My time with Magnetic Butterfly is drawing to a close. At this point, I’m waiting on some music pieces from a good friend of mine, then I’ll work on some sound effects that fit in with that, then I’ll do some final polishing stuff, but that’s about that for the project. The time that the game’s development spanned is months, but all things told it was about a four-five project of actual work. I have thoughts about the game, but those will be saved for when I actually release it. Nothing says “game release” like listing everything that I feel went wrong with its concept and development.
Over the course of the last couple of weeks, I have been thinking about what kind of project I want to work on next. It’s a strange freedom to have and, really, it makes the process incredibly difficult. Having no constraints aside from the fact that it’s a project that has to be almost entirely doable by myself (and has to take into consideration my attention span, or lack thereof) still leaves a huge amount of room for creative mobility. Working with few constraints is almost always more difficult, at least for me, than working with complete creative freedom.
After a week or so of idly musing about my next project and coming up with nothing that stuck, I decided to think about the process differently. Instead about thinking of a project, I decided to think about a work-flow. I loved working with Unity for Magnetic Butterfly, but as I got closer to finishing the project, the work I felt was necessary to polish everything and make some decent assets was more than I prefer. I probably only spent about ten minutes on each asset as it is now, but if I wasn’t working entirely from a laptop on a hotel bed that time would have grown substantially.
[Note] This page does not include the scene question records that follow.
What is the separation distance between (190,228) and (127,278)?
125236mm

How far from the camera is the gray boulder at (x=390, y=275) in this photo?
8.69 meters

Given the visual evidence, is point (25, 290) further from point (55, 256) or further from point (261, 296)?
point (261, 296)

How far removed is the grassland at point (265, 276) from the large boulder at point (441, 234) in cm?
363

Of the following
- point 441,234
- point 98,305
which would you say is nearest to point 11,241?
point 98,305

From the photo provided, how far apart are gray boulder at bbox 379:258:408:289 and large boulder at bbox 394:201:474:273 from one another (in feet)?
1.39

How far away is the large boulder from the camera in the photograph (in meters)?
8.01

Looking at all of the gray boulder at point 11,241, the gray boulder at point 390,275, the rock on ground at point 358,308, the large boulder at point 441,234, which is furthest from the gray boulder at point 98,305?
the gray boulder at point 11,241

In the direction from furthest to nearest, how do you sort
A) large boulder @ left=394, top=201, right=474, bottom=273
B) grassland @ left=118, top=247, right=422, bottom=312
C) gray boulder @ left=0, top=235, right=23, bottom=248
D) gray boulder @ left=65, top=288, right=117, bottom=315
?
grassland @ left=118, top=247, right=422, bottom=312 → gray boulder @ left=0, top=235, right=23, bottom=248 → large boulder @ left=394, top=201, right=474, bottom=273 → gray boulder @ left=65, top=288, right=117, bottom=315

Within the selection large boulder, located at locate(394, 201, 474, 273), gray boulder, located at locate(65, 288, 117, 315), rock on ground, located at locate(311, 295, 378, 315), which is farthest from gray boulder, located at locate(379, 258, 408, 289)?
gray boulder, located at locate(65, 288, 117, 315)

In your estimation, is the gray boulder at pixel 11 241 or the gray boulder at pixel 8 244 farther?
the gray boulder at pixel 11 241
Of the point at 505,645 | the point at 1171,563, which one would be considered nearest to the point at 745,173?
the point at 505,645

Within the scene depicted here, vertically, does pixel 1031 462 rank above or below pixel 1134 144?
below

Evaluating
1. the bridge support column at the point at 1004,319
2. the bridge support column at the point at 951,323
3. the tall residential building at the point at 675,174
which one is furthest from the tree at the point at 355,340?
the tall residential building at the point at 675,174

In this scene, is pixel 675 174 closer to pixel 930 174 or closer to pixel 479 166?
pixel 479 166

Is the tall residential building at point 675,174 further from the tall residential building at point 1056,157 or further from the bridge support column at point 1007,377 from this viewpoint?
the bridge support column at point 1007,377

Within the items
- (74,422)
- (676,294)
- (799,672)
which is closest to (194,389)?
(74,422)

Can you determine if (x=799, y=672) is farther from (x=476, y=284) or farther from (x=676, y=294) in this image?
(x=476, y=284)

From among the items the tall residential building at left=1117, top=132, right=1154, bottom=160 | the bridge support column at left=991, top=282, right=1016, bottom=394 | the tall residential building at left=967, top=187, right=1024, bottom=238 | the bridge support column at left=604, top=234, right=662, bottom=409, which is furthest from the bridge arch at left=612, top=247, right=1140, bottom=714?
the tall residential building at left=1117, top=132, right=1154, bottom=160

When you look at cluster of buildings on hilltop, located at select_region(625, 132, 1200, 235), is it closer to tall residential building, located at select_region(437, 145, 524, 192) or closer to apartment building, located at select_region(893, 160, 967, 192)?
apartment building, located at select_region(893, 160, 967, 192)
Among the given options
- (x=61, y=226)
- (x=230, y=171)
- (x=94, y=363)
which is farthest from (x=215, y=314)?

Working in 3D, regardless of how amazing the toolset is, is always going to be more work than 2D. That all said, I absolutely love Unity — and will talk about more when I release Magnetic Butterfly — and will return to it for future projects.
What I’m in the mood for right now is a work-flow that allows me to spend no more than two to three weeks on a game. These will, obviously, not be very complicated or lengthy games, but rather gaming vignettes. With this in mind, I started to narrow down the scope of the project I would start working on. I mentioned this goal on Twitter earlier this week, and Ben Abraham mentioned Flixel to me. As soon as I checked out the site, I knew this was exactly what I was looking for. As soon as I saw Queens and Gravity Hook in the games list at the bottom of the page, I was, ahem, hooked.
Once I saw Flixel and the games that it has been used with, I returned back to the thoughts I was having about what kind of project I wanted to make. So far, most of the games I have worked on independently have consisted of, primarily, arena gameplay. Asplode! was a fast-paced arena shooter inspired by my love of Kenta Cho and Geometry Wars and Magnetic Butterfly was… Well. I’m not entirely sure. It was about a butterfly born with a wrecking ball that took place in an arena. My goal for my next project was to deviate from that; which isn’t that hard, but it was one goal.
The next part of the brainstorming process came down to deciding whether I wanted to do an experiential game or a game based around a single mechanic (which, given my scope, would not be a bad design choice). I have been leaning towards doing an experiential game; making the gaming equivalent of a short story. I have always had a soft spot in my heart for short stories, if solely due to the amount I had to write for Creative Writing classes (and it always yielding fun work). Concentrating ideas into as short a format and efficient a presentation as possible was a great way to focus intentions. At the same time, experiential games don’t really line up with my primary ideology as a designer: I like to make things that people can play. As much as I loved Jason Rohrer’s Passage, it’s not really a game that I enjoyed playing so much as I enjoyed taking it in.
The end result is that I thought about making a game that told a minimal story about a character whose “job” may yield a fun game mechanic. And that was my thought process, and hopefully the game it resulted in is done in a couple weeks.